Read the last lines of ‘In the Company of Cheerful Ladies’. It’s one of that African series by that Scottish writer. What’s his name? Alexander McCall Smith. Quite an impressive name, isn’t it, when you say it out loud, though I may have got it wrong. Yes, the last paragraph.  I’d lend it to you if I could find it.  It’s on one of my shelves somewhere. How many of those Botswana books are there?  Six?  Or is it seven?  I really must gather them up and put them together on the same shelf.  I’ll do it sometime.  Yes, that is what I will do.  I really will. How those books show what the point is!  I wish those actors could have read them.  Yes, look it up.  It’s worth the trouble. 

That is the point.

Back to films, then.  And back to school days in Waterbury.  In the winter on Saturdays rugby was cancelled when the weather was really bad. And it had to be very bad because I remember playing in snow, and cold it was out on the wing when the forwards had all the game to themselves and the ball hardly ever came out to the backs. Snow was unusual though but playing in the driving rain was normal.  When rugby was called off, a run was planned and if that too was cancelled then the cinema was considered.  Everything depended on whether the film was considered suitable. Then came the wait. Will we be allowed to go or not? What sort of film are they showing?  And then the word went round that we could go.  Marvellous! We walked down to the Odeon in pairs in our navy macks and we filled the balcony.  Heaven on earth!  Those moments when we were out of the institution, in normal life, on an equal footing with everyone else in the world, were paradise.  They were very few but the cinema on the rare Saturday afternoon, when rugby was cancelled, and even a cross-country run was impossible, was one of them.
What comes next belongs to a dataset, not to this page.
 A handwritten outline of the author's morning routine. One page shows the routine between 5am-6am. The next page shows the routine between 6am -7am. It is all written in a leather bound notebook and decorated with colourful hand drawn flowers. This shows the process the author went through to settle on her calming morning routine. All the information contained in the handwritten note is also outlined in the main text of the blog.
I must be getting my affairs in order.  Well, you never know and I don’t want to give a lot of work to whoever has to clear up.  Who will that be?  It may well be Anne.  I don’t want to give her work, but I hope that she is the one who does it.  She won’t just throw things willy nilly into a sack for the dustman to collect.  She will take care of my old books even if she never reads them. I must get things straight ‘in case I miscarry’ as Samuel Pepys said when he was doing much the same thing though much younger then than I am now, making preparations.
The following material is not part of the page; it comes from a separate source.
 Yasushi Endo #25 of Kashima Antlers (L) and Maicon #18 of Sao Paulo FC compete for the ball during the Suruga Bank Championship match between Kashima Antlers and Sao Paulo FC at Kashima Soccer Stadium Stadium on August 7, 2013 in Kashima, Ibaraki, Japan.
I’m not talking about my will.   I did that a few years ago though it took me some time to get round to it, I must admit.  It’s not the most agreeable thing to do, is it! No it’s my books and gardening tools and photos and old letters. I can’t throw them out because they mean something to me.  But they mean nothing to anyone else, and I don’t want to leave a lot of worry for whoever has to go through it all.  I have a lot of things to tidy up, and I must tackle it in a practical way.  I’ll start tomorrow.  I’ll get up at seven and be at it by eight.  Good.  That’s that then!